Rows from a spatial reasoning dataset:

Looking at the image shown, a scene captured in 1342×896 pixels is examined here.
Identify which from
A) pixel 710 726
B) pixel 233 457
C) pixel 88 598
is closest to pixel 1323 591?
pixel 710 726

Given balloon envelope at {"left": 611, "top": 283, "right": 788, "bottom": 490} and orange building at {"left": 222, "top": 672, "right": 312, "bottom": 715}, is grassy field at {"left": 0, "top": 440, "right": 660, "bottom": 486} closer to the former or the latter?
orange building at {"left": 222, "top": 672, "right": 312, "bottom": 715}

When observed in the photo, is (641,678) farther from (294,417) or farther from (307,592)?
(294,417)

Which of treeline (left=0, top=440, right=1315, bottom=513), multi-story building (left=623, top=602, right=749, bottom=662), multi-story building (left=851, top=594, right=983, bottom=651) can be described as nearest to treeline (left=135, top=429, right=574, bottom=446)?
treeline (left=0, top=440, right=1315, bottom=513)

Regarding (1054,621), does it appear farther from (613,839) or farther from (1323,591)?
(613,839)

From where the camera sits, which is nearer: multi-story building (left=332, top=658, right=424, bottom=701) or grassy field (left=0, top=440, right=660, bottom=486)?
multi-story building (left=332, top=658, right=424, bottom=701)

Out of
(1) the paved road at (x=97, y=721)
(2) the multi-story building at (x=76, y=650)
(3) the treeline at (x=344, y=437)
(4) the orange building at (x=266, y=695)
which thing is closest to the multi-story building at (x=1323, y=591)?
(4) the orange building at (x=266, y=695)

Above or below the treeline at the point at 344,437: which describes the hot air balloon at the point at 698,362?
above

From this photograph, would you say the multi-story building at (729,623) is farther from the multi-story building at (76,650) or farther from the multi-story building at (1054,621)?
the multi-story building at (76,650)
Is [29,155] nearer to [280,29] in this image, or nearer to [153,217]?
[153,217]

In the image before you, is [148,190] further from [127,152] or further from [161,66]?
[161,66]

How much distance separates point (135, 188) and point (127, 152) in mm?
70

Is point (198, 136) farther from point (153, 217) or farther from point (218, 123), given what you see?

# TASK PROMPT
Reproduce every one of the records above word for word, keeping each line and all the numbers unchanged.

# EXERCISE SOLUTION
Looking at the image shown, a scene captured in 1342×896 pixels is examined here.
Identify which from
A) pixel 710 726
B) pixel 233 457
C) pixel 88 598
is closest to pixel 1323 591?
pixel 710 726

Given balloon envelope at {"left": 611, "top": 283, "right": 788, "bottom": 490} and orange building at {"left": 222, "top": 672, "right": 312, "bottom": 715}, is grassy field at {"left": 0, "top": 440, "right": 660, "bottom": 486} closer to the former or the latter?
orange building at {"left": 222, "top": 672, "right": 312, "bottom": 715}

When observed in the photo, is (641,678) farther from (294,417) or farther from (307,592)?
(294,417)

Which of treeline (left=0, top=440, right=1315, bottom=513), multi-story building (left=623, top=602, right=749, bottom=662), multi-story building (left=851, top=594, right=983, bottom=651) can be described as nearest to treeline (left=135, top=429, right=574, bottom=446)?
treeline (left=0, top=440, right=1315, bottom=513)

Regarding (1054,621), does it appear farther from (613,839) or farther from (1323,591)?
(613,839)

From where the camera sits, which is nearer: multi-story building (left=332, top=658, right=424, bottom=701) or grassy field (left=0, top=440, right=660, bottom=486)?
multi-story building (left=332, top=658, right=424, bottom=701)

Out of
(1) the paved road at (x=97, y=721)
(2) the multi-story building at (x=76, y=650)
(3) the treeline at (x=344, y=437)
(4) the orange building at (x=266, y=695)
which thing is closest to the multi-story building at (x=1323, y=591)?
(4) the orange building at (x=266, y=695)

Above or below the treeline at the point at 344,437: which describes the hot air balloon at the point at 698,362?
above

From this photograph, would you say the multi-story building at (729,623) is farther from the multi-story building at (76,650) or farther from the multi-story building at (1054,621)?
the multi-story building at (76,650)
Is [29,155] nearer to [280,29] in this image, or nearer to [153,217]?
[153,217]

In the image before you, is [148,190] further from [127,152] or further from [161,66]?
[161,66]

How much distance separates point (135, 188) and point (127, 152) in mm?
70

Is point (198, 136) farther from point (153, 217) or farther from point (218, 123), given what you see?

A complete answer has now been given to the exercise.